◆ Te verwerken items ◆
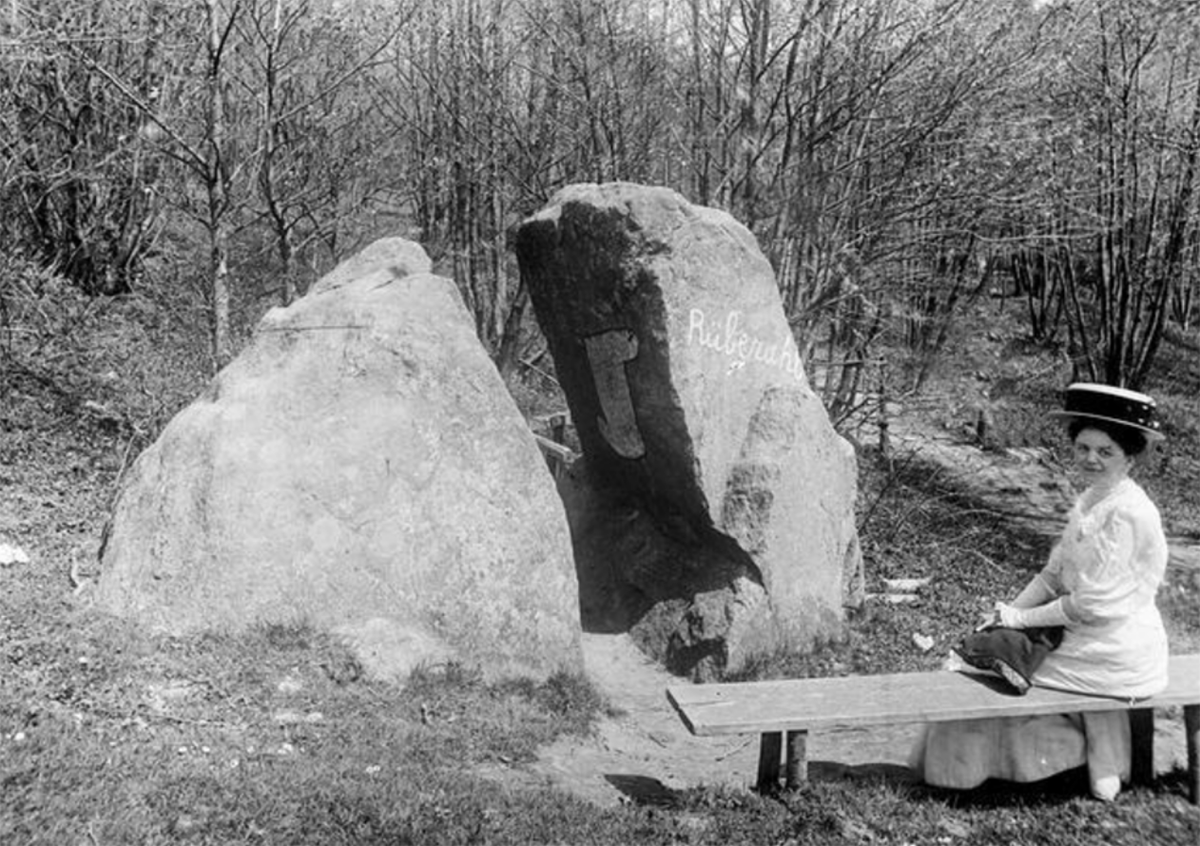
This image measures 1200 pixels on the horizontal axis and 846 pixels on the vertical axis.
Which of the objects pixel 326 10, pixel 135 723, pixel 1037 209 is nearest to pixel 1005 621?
pixel 135 723

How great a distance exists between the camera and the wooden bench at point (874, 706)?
4773mm

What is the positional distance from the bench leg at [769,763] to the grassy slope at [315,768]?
141 millimetres

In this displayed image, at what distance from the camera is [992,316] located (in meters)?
24.1

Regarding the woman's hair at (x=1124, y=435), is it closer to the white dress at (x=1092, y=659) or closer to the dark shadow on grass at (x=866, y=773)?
the white dress at (x=1092, y=659)

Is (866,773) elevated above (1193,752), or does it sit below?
below

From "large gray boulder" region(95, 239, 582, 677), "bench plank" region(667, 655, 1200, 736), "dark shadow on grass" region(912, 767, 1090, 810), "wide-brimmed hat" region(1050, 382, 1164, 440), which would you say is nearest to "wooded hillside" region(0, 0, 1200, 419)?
"large gray boulder" region(95, 239, 582, 677)

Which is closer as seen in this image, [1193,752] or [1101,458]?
[1101,458]

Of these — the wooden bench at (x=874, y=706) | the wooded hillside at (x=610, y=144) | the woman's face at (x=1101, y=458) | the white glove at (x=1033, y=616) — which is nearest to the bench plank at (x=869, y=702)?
the wooden bench at (x=874, y=706)

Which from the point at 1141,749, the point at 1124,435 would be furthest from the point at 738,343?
the point at 1141,749

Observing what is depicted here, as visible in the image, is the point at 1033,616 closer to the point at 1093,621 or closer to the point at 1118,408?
the point at 1093,621

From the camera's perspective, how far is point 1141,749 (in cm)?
518

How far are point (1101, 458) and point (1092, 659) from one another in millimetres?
833

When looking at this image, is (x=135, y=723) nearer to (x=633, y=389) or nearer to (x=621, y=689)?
(x=621, y=689)

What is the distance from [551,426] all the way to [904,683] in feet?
20.9
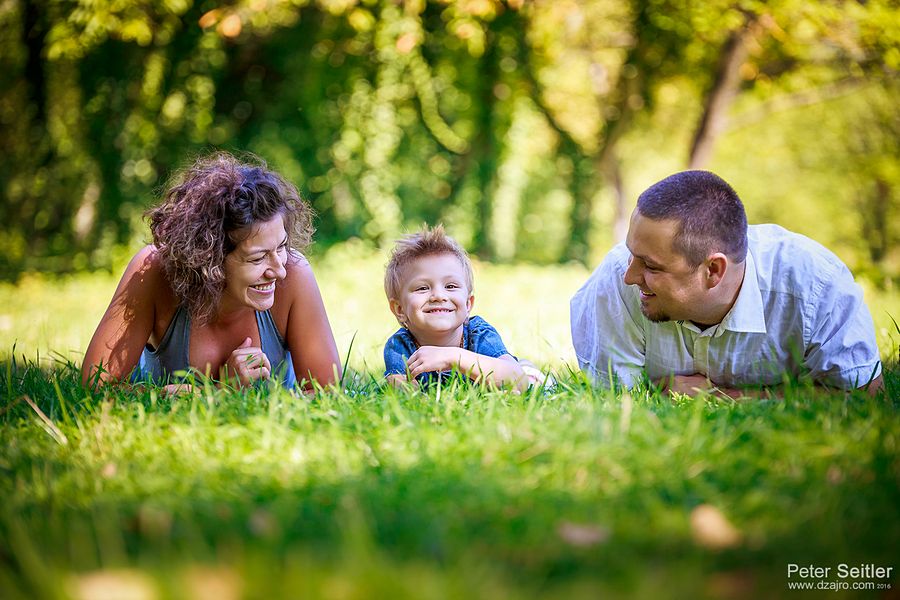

◆ Oefendoel ◆
Geef elke regel uit de items hierboven terug waarin het woord "dress" voorkomt.

◆ Uitwerking ◆
Regarding the woman's hair at (x=1124, y=435), is it closer to the white dress at (x=1092, y=659) or closer to the dark shadow on grass at (x=866, y=773)?
the white dress at (x=1092, y=659)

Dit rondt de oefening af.